Crosthwaite-Villa admits that the jury instructions given were a correct statement of the law.1  The minor changes that he requested, changing "agents" to "agent" and eliminating "law enforcement officers" from the instruction, did not substantively change the instruction as given. Furthermore, considering the instructions as a whole, and considering the case as presented to the jury, the contested instruction was not misleading.

IV

For the foregoing reasons, we AFFIRM the convictions.

AFFIRMED.

FLETCHER, Circuit Judge, Dissenting.

The majority affirms without considering whether the entrapment instruction was defective as a matter of law. Because the instruction was seriously flawed, I respectfully dissent.

"Where the Government has induced an individual to break the law and the defense of entrapment is at issue, ... the prosecution must prove beyond reasonable doubt that the defendant was disposed to commit the criminal act prior to first being approached by Government agents." Jacobson v. United States, 112 S. Ct. 1535, 1540 (1992). It is not enough to show that the defendant later became enthusiastic about participating in the criminal enterprise. The government must show predisposition before any approach has been made. Id., United States v. Mkhsian, 5 F.3d 1306, 1310-11 (9th Cir. 1993). Five factors are relevant in determining predisposition: (1) the character of the defendant, (2) who first suggested the criminal activity, (3) whether the defendant engaged in the activity for profit, (4) whether the defendant demonstrated reluctance, and (5) the nature of the government's inducement. United States v. Citro, 842 F.2d 1149, 1152 (9th Cir. 1988).

In its instructions to the jury at Crosthwaite-Villa's trial the court stated,

A person is entrapped when that person has no previous intent or disposition or willingness to commit the crimes charged and is induced or persuaded by law enforcement officers or by their agents, to commit the offense.

A person is not entrapped when that person has a previous intent or disposition or willingness to commit the crimes charged and law enforcement officers or their agents merely provide what appears to be an opportunity to commit the offenses.

... In determining the question of entrapment, the jury should consider all of the evidence received in this case concerning the intentions and disposition of defendant Cristobal Crosthwaite-Villa before encountering the law enforcement officers or their agents as well as the nature and the degree of the inducement or persuasion provided by the law enforcement officers or their agents.

These instructions were inadequate for several reasons. First, because they did not "inform [ ] the jury that the government has to prove beyond a reasonable doubt the defendant's predisposition 'to violate the law before the [g]overnment intervened.' " United States v. Sterner, 23 F.3d 250, 252 (9th Cir. 1994) (quoting Jacobson, 112 S. Ct. at 1540-41 and n. 2). We have consistently rejected entrapment instructions that use only the terms "previously" or "already," without a precise time frame instructing that the predisposition must have existed prior to any government contact. United States v. Lessard, 17 F.3d 303, 305-06 (9th Cir. 1994). The jury here also was instructed to "consider ... the intentions and disposition" of Crosthwaite-Villa before encountering the government agents. However, this language is not a cure. It neither requires the jury to make a finding beyond a reasonable doubt nor requires a finding of predisposition. See Mkhsian, 5 F.3d at 1311.

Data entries

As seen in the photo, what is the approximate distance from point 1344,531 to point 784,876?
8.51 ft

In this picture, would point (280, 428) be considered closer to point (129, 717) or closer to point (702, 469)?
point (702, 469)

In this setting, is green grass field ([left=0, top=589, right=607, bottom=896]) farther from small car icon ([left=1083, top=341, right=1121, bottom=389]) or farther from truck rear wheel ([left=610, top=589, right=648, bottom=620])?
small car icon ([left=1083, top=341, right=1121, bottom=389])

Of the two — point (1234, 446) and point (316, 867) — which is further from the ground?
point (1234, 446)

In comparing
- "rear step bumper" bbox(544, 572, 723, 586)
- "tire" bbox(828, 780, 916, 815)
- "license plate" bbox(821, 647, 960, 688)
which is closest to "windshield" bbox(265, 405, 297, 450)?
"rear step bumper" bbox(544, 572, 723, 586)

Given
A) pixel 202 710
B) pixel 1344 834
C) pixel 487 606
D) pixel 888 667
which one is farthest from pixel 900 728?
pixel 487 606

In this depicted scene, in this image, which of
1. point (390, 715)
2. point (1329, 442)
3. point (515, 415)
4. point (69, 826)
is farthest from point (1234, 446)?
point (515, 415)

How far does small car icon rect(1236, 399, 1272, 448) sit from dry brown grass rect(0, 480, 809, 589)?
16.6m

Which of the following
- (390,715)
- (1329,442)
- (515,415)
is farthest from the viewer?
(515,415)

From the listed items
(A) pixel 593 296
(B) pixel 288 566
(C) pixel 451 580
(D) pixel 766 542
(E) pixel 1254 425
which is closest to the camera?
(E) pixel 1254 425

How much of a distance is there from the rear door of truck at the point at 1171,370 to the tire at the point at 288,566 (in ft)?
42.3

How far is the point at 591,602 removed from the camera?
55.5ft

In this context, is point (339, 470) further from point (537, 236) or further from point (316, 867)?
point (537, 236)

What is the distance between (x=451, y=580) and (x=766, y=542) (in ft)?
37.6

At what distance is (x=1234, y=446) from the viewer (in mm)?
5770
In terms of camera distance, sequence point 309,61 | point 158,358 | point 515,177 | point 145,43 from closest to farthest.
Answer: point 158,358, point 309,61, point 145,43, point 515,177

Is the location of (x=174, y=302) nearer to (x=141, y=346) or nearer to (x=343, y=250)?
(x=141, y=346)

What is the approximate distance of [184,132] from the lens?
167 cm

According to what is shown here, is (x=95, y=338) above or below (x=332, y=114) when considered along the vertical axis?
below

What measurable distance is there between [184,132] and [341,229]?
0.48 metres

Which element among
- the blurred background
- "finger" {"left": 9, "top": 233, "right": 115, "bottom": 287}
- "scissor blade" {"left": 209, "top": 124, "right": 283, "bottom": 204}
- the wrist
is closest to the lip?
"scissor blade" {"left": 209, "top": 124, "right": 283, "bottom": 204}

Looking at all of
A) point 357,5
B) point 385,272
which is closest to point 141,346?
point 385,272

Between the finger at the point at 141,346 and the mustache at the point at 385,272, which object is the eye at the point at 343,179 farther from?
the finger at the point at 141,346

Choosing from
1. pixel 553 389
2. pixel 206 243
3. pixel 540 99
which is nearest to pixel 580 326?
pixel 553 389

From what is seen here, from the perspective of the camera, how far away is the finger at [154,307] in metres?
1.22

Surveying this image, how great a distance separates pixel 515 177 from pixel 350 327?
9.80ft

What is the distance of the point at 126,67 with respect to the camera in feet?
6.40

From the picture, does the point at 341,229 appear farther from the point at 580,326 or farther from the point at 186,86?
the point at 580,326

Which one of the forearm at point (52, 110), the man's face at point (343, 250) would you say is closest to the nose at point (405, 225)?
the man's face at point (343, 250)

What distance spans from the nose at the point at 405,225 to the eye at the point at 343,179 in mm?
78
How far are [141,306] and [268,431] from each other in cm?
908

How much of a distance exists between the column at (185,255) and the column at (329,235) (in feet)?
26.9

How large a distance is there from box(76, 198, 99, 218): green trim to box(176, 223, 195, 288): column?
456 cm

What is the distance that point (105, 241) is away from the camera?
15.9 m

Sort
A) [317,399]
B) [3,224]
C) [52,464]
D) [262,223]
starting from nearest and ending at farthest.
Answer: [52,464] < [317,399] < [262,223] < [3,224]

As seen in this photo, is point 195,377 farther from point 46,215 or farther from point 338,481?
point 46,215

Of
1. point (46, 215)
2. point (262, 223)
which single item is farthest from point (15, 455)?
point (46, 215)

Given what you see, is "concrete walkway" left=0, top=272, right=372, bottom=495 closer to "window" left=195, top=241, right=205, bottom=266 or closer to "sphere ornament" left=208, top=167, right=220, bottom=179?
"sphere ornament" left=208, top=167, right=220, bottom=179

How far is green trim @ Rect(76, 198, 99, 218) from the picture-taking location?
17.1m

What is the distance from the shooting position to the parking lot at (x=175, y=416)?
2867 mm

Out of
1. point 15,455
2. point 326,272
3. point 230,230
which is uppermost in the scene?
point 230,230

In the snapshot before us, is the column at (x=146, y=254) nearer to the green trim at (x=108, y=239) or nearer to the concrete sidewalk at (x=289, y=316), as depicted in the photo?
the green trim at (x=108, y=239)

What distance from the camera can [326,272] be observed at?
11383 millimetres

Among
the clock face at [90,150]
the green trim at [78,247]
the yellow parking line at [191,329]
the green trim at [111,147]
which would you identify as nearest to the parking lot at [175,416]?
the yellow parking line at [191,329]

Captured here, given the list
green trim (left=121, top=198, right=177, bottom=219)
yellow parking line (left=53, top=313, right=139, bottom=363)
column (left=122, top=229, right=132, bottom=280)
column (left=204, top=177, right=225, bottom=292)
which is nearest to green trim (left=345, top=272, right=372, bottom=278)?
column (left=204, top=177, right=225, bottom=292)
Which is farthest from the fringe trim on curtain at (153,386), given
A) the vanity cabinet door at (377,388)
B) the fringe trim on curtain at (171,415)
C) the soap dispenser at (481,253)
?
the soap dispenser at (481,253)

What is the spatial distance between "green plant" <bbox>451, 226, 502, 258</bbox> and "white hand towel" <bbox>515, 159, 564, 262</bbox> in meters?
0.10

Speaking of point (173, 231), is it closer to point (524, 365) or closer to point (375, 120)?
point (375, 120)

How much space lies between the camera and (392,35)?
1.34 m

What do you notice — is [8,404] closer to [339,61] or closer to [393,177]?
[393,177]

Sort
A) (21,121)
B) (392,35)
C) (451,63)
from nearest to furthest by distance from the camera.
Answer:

• [Written task 1]:
Can you return the passage of the court opinion above that begins at the words "FLETCHER, Circuit Judge, Dissenting." and stops after the words "I respectfully dissent.", copied exactly?
• [Written task 2]:
Which lines in the data entries above contain the word "photo"? List every such line in full, counting only matches where the case is the same.

• [Full output 1]:
FLETCHER, Circuit Judge, Dissenting.

The majority affirms without considering whether the entrapment instruction was defective as a matter of law. Because the instruction was seriously flawed, I respectfully dissent.

• [Full output 2]:
As seen in the photo, what is the approximate distance from point 1344,531 to point 784,876?
As seen in this photo, is point 195,377 farther from point 46,215 or farther from point 338,481?
In the snapshot before us, is the column at (x=146, y=254) nearer to the green trim at (x=108, y=239) or nearer to the concrete sidewalk at (x=289, y=316), as depicted in the photo?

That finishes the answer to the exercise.